2014: Four Moments I’ll Never Forget

Do you make resolutions or goals at the beginning of every new year? I do. But 2014 proved that God’s plans are way bigger than my own. I was busy thinking about how much more water I was going to drink and all the money I was going to save, but God was working on pushing me to my limits, throwing open doors to opportunities and blessing me beyond comprehension. So much happened this year that I could tell you about a million little moments (including the time that I sat next to Kirk Cameron in the backseat of an SUV while he sang the theme song to Growing Pains), but I’ll just focus on these four.

1. Trembling at the bottom of an Indian slate mine.

IMG_4267The primitive wooden ladder that I clung to had 12 rungs. It was rickety, but that wasn’t why I was shaking. My heart raced. Deep breaths and a fake smile were the only things holding back my tears. Fifteen months ago I didn’t believe that child slavery could possibly be real and now I was watching it with my own eyes. Dusty little faces stared at me with giddy smiles. And I smiled back at them.

IMG_4286

I was like one of those politicians I’d been assigned to follow around during election season, always chuckling, waving and grinning. But for some reason my trek to their hole in the ground was making these kids happy and although it went against every fiber in my heartbroken body, I smiled. I looked into their eyes. I touched their tiny hands, buttery smooth from slate dust. A few minutes later I climbed out of that pit. Word of our presence had made it to the mine owner and we weren’t safe. I tried hard to burn those little faces into my memory. It’s still nearly impossible for me to talk about that moment without crying. That’s because those kids are still there. While I’m taking my son to the park, wishing away time on the elliptical machine or indulging in a $5 latte, those kids are still at the bottom of that pit. The only thing I know to do that makes that reality a little easier to swallow is to tell as many people about it as possible. Set Free Alliance has helped pull hundreds of kids out of those holes, giving them safety, love and an education. They’re helping to create an army of Christ followers that I believe will change the future of India.
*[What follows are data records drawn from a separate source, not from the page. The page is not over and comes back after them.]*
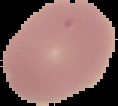

preparation = thin blood film
image size = 118×106 pixels
image type = cell region segmented out of the field of view; surrounding area masked to black
malaria status = uninfected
Assess the morphology of the erythrocytes.
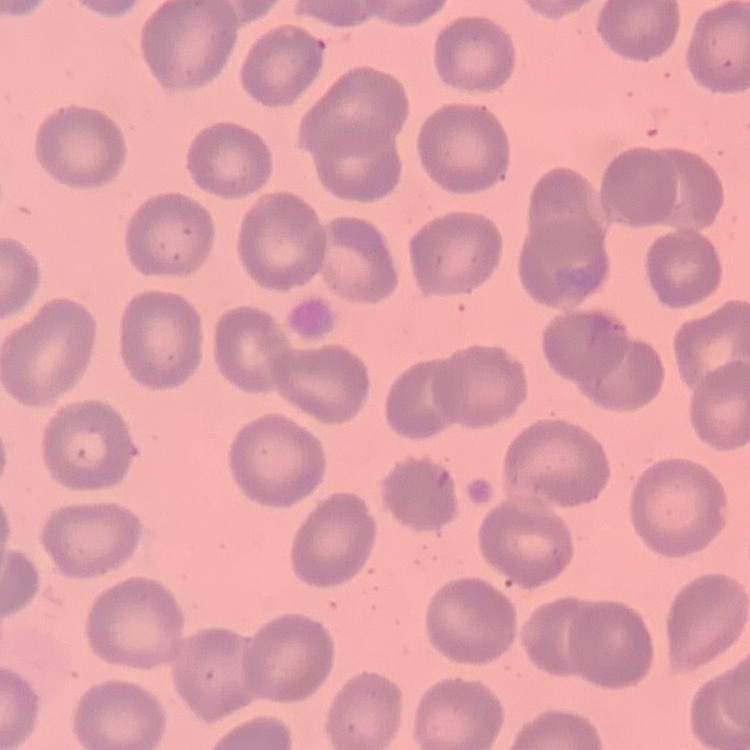
No rouleaux formation.

preparation = thin blood smear
image type = square crop of a larger photomicrograph
stain = Field's or Giemsa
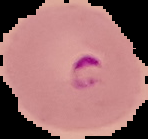

Summary:
  - Image type: cell region segmented out of the field of view; surrounding area masked to black
  - Result: Plasmodium parasites detected
  - Preparation: thin blood film
  - Image size: 148×139 pixels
Assess for malaria.
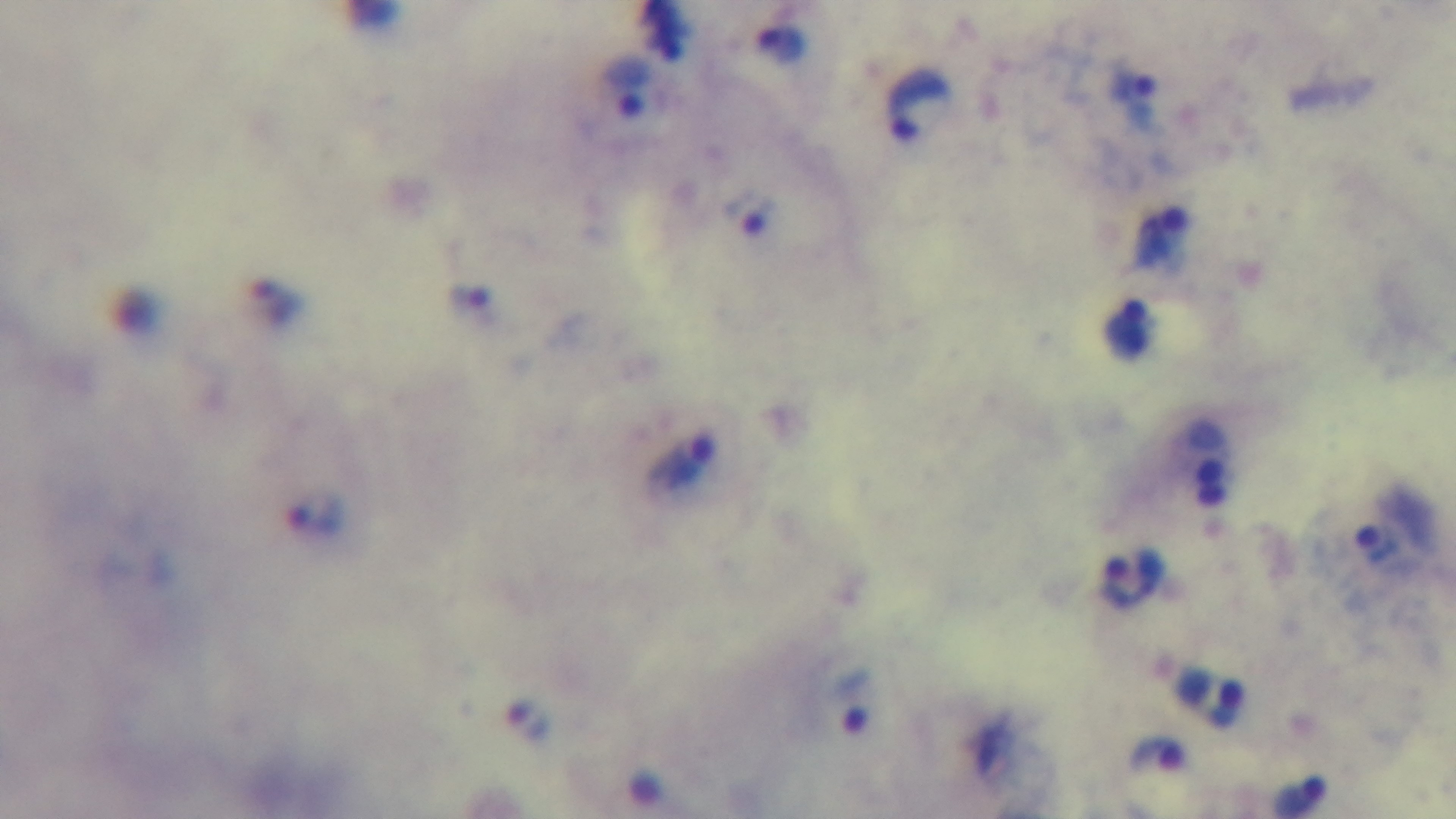
Positive.

capture = mounted 4K digital camera
field of view = single
preparation = thick smear
objective = 100x oil immersion
modality = light microscopy
stain = Giemsa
Identify the cell.
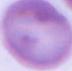

This is an erythrocyte.

magnification: 1000x
modality: photomicrograph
State the blood parasite species.
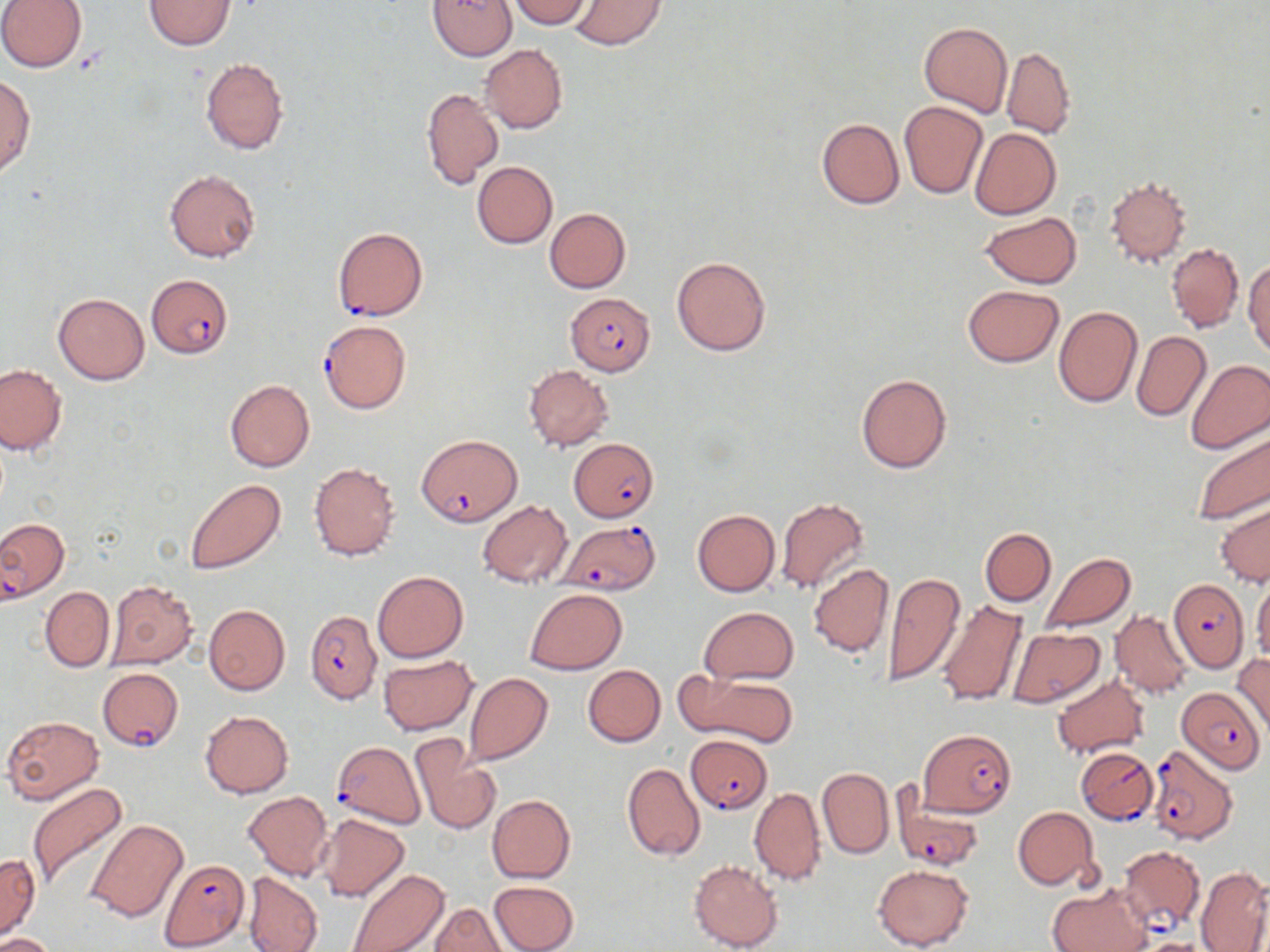
Plasmodium falciparum.

Summary:
  - Coordinate format: approximate bounding boxes as [x1, y1, x2, y2] in pixels
  - Plasmodium falciparum-infected red blood cell locations: [332, 227, 427, 320], [146, 274, 233, 358], [565, 293, 656, 375], [319, 320, 411, 414], [416, 433, 522, 526], [569, 438, 659, 522], [0, 516, 69, 601], [559, 519, 659, 596], [1167, 579, 1248, 671], [306, 608, 381, 704], [97, 666, 184, 753], [1177, 688, 1265, 772], [917, 729, 1017, 815], [686, 735, 772, 814], [331, 740, 425, 829], [1155, 744, 1238, 846], [1077, 747, 1159, 824], [891, 791, 987, 874], [1118, 845, 1205, 932], [161, 859, 249, 949]
  - Uninfected red blood cell locations: [0, 0, 87, 71], [145, 0, 235, 49], [427, 0, 517, 59], [508, 0, 590, 27], [568, 0, 667, 51], [919, 21, 1011, 118], [480, 45, 568, 134], [1001, 48, 1075, 138], [200, 57, 288, 154], [0, 74, 34, 176], [421, 87, 503, 190], [899, 100, 987, 198], [816, 117, 904, 209], [970, 128, 1061, 219], [471, 161, 557, 248], [163, 169, 260, 263], [1104, 177, 1193, 268], [545, 208, 631, 293], [980, 211, 1081, 288], [1166, 243, 1243, 332], [672, 255, 772, 356], [1244, 260, 1270, 357], [962, 285, 1065, 367], [54, 292, 149, 385], [1053, 305, 1143, 407], [1131, 331, 1210, 422], [1186, 359, 1270, 454], [524, 364, 613, 451], [0, 365, 66, 454], [855, 372, 952, 474], [225, 379, 315, 472], [1189, 428, 1270, 526], [309, 463, 400, 562], [185, 478, 286, 575], [775, 497, 870, 597], [477, 499, 572, 586], [1216, 501, 1270, 587], [692, 508, 780, 596], [980, 528, 1056, 605], [1040, 552, 1137, 634], [808, 563, 895, 658], [372, 571, 468, 661], [882, 571, 964, 689], [106, 580, 198, 669], [1253, 580, 1270, 661], [42, 586, 114, 672], [525, 589, 625, 674], [936, 601, 1028, 706], [203, 604, 290, 695], [699, 607, 798, 683], [1110, 610, 1195, 698], [1006, 627, 1105, 707], [378, 656, 477, 734], [1233, 656, 1270, 737], [582, 664, 665, 747], [691, 672, 796, 747], [465, 673, 553, 764], [1050, 674, 1150, 759], [200, 711, 293, 798], [2, 715, 104, 804], [409, 736, 501, 837], [622, 763, 705, 861], [818, 767, 893, 859], [26, 782, 129, 894], [749, 786, 826, 885], [243, 791, 333, 881], [487, 794, 575, 883], [1011, 806, 1099, 890], [316, 814, 410, 901], [84, 817, 189, 922], [0, 854, 41, 939], [688, 860, 783, 952], [872, 864, 972, 950], [1195, 866, 1270, 952], [347, 867, 449, 952], [243, 872, 323, 951], [489, 880, 578, 951], [1047, 885, 1151, 952], [430, 903, 506, 951], [1, 931, 57, 952], [1132, 938, 1217, 952]
  - Field of view: one of a larger specimen
  - Magnification: 1000x
  - Modality: optical microscopy
  - Image size: 1270×952 pixels
  - Preparation: thin blood film
  - Stain: May-Grünwald-Giemsa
2. My last conversation with my grandmother.

Birthday Girl

My grandmother prayed for me every single day of my life. She told me that a couple of years ago and I’ve thought about it a lot. I don’t even pray for myself every day. When my grandmother’s health took a downward turn I flew back to my hometown for a few short days. I sat next to her at her dialysis appointment. We made a batch of homemade laundry detergent. And with the help of one of my best friends Melissa, we recorded my grandmother. Although I knew she probably wouldn’t be on earth much longer, I didn’t realize that my last conversation with her would be just a few months later. She had been unconscious for hours so my dad propped his phone up to ear so I could say goodbye. Prepared for an emotional moment I started telling her how much I loved her, when suddenly I heard a voice on the other end. “Hello?” My tears turned to laughter and gratitude as my grandmother told me she loved me one last time. I said a quick prayer of thanks for this gift. Many times we don’t get to know when our conversations will be our last, but this time I knew. The conversation wasn’t profound, but it was sweet and full of love. Two days later my grandmother passed away.
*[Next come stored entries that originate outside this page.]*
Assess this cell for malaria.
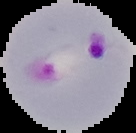
Parasitized.

preparation = thin blood smear
image size = 136×133 pixels
image type = segmented cell region with the area outside set to black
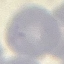
{
  "result": "negative for malaria parasites",
  "preparation": "thin blood smear",
  "image_type": "automatically extracted cell patch, resized to 64 × 64 pixels",
  "stain": "Giemsa",
  "capture": "smartphone camera at the microscope eyepiece"
}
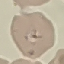
Malaria status: uninfected. Thin smear of blood. Automatically extracted cell patch, resized to 64 × 64 pixels. Acquired by smartphone through the microscope eyepiece. Giemsa-stained preparation.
Classify this cell by malaria status.
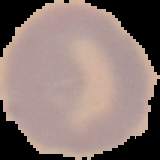

It is uninfected.

Image is 160×160 pixels. Cell region segmented out of the field of view; the surrounding area is masked to black. From a thin blood film.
Point out every malaria parasite.
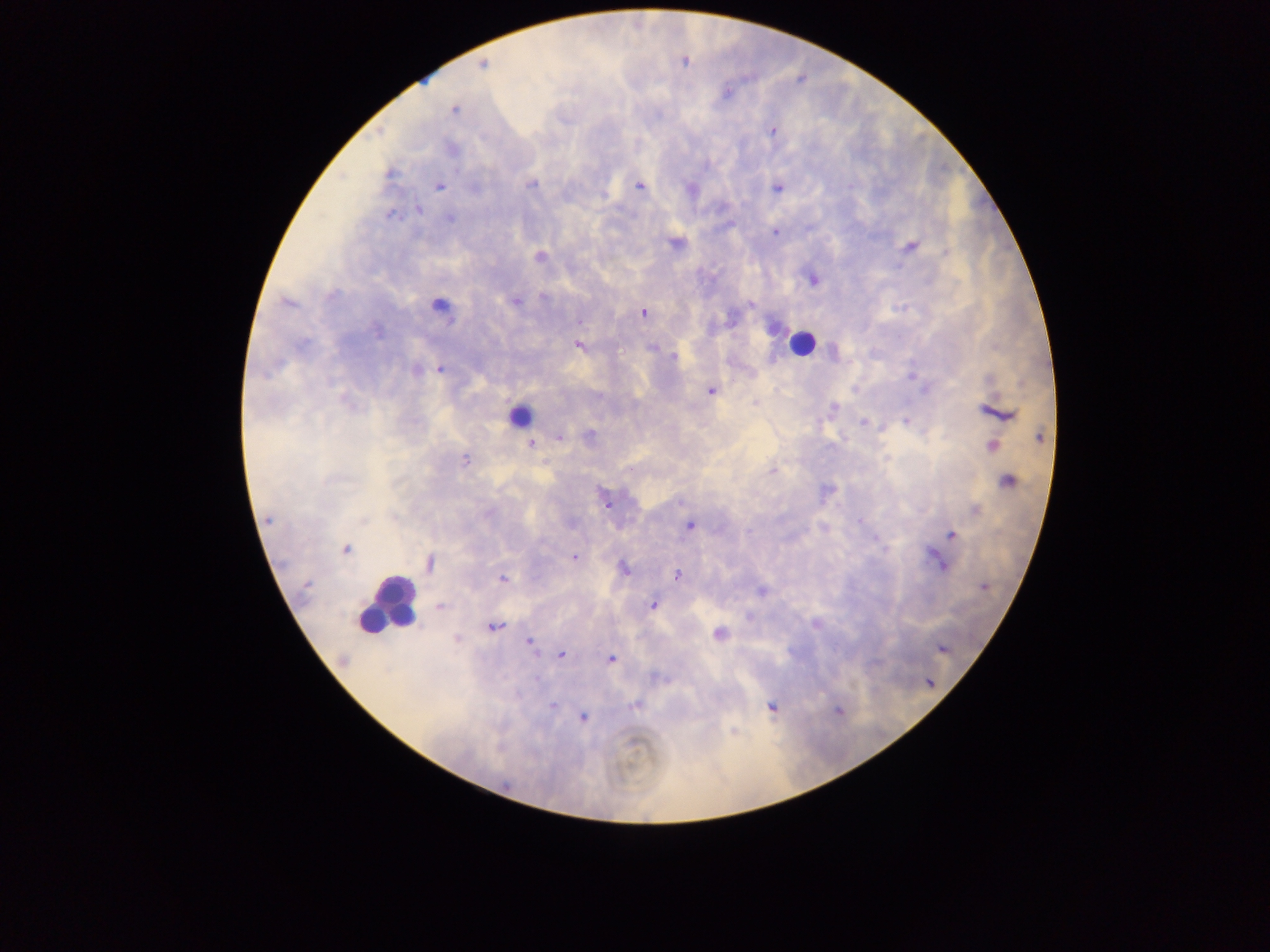
Approximate centers as {x, y} in pixels.
Malaria parasites: {684, 62}, {482, 64}, {727, 91}, {454, 110}, {772, 130}, {452, 149}, {390, 173}, {532, 184}, {439, 186}, {639, 186}, {776, 188}, {418, 209}, {389, 215}, {449, 219}, {774, 232}, {674, 243}, {911, 246}, {946, 252}, {540, 256}, {813, 279}, {330, 295}, {544, 297}, {516, 301}, {287, 303}, {750, 304}, {643, 312}, {729, 321}, {377, 331}, {303, 343}, {579, 345}, {653, 348}, {673, 356}, {440, 369}, {416, 370}, {911, 378}, {710, 391}, {834, 406}, {995, 413}, {863, 422}, {906, 422}, {590, 434}, {559, 437}, {1040, 437}, {530, 444}, {992, 447}, {465, 460}, {631, 469}, {772, 470}, {1007, 480}, {679, 502}, {607, 505}, {975, 510}, {268, 519}, {860, 521}, {363, 522}, {690, 526}, {952, 535}, {346, 548}, {574, 558}, {430, 564}, {940, 564}, {625, 568}, {677, 574}, {503, 578}, {985, 587}, {762, 591}, {653, 605}, {441, 607}, {494, 626}, {718, 634}, {457, 639}, {529, 642}, {942, 649}, {562, 655}, {342, 659}, {610, 659}, {537, 678}, {552, 706}, {633, 706}, {772, 707}, {837, 711}, {584, 718}.

capture = mobile-phone photograph through a microscope
field of view = single
country = Ghana
preparation = thick blood smear
leukocyte locations = approximate centers as {x, y} in pixels: {439, 305}, {802, 343}, {518, 417}, {387, 605}
image size = 1270×952 pixels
3. Sitting in a hospital waiting room.

Sammy hospital

Just a couple of weeks ago my son had surgery. It was a planned event and I spent a lot of time dreading it. I know from experience that I don’t handle medical events well. Let’s just say there tends to be a lot of sobbing. Uncontrollable sobbing. And two days before the surgery when the nurse called me to go over the details there was more uncontrollable sobbing. I had to pass the phone to my husband. So I asked everyone for prayer– my small group, my Facebook friends, my co-workers. And although I could feel the creep of dread as I carried my two year old into the hospital I also felt something else: calm. The 90 minutes spent in the waiting room while he had his surgery was actually very peaceful. And I can only attribute that to the answered prayers of so many. The next time I’m facing something with utter dread I’ll remember the peace I felt that day.
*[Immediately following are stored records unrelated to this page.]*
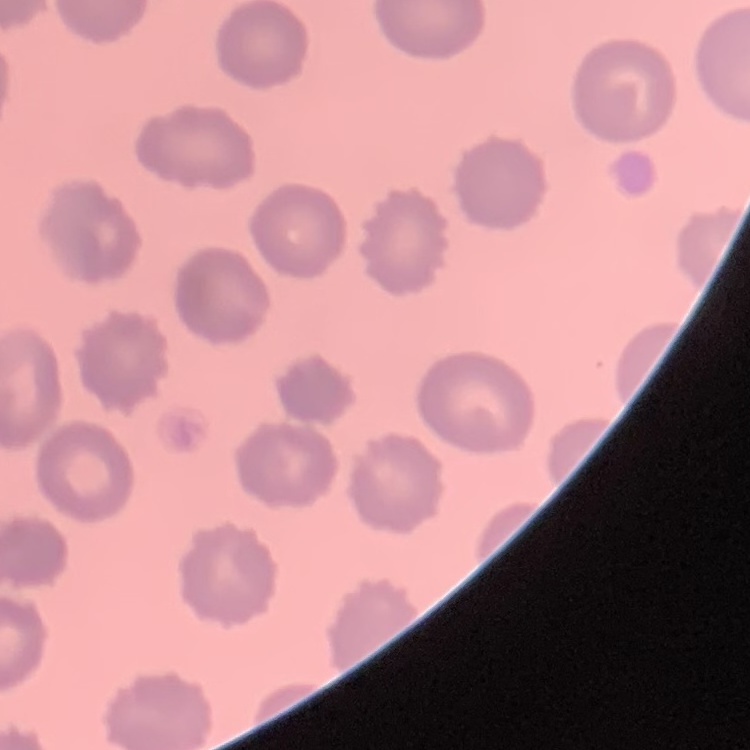
Summary:
  - Red blood cell morphology: no rouleaux formation
  - Stain: Field's or Giemsa
  - Image type: one tile cut from a larger photomicrograph
  - Preparation: thin blood film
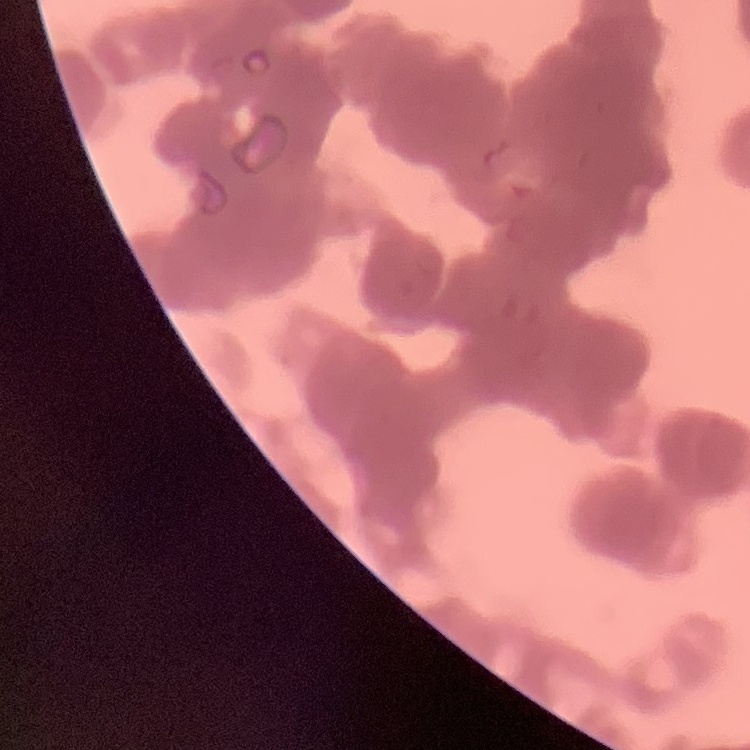
Summary:
  - Red blood cell morphology: rouleaux formation
  - Image type: square crop of a larger photomicrograph
  - Preparation: thin peripheral smear
  - Stain: Field's or Giemsa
4. A text message about a job.

His Morning Crew GraphicMy son was napping and I was enjoying a couple of minutes of quiet time when my phone chimed. It was a text from Rob Dempsey asking me if I had ever considered working in radio. I had secretly thought that hosting a radio show would be an amazing job, but it was nothing more than a passing wish. Within a couple of weeks I was waking up at 4am to join the HIS Morning Crew each weekday morning on HIS Radio. And while I’d never admit it, my schedule was too much to handle. Although I had accepted the new job, I did not give up any of my other responsibilities as a writer, publicist, wife and mom. Thankfully God knew how to handle the situation, taking away my biggest freelance gig, one that I had held for more than six years. It was a huge surprise, but also a big blessing. I could tell when my editor broke the news to me she was expecting me to be sad or upset, but I could not stop smiling. God knew I would not have let go of that writing job unless it was plucked from me, which is exactly what happened. I have thoroughly enjoyed this new role, one that I never would have predicted when I kicked off 2014. In just a few short months I’ve been a part of some amazing stories and I look forward to many more exciting opportunities in 2015.

What moments, big or small, will you always remember about 2014?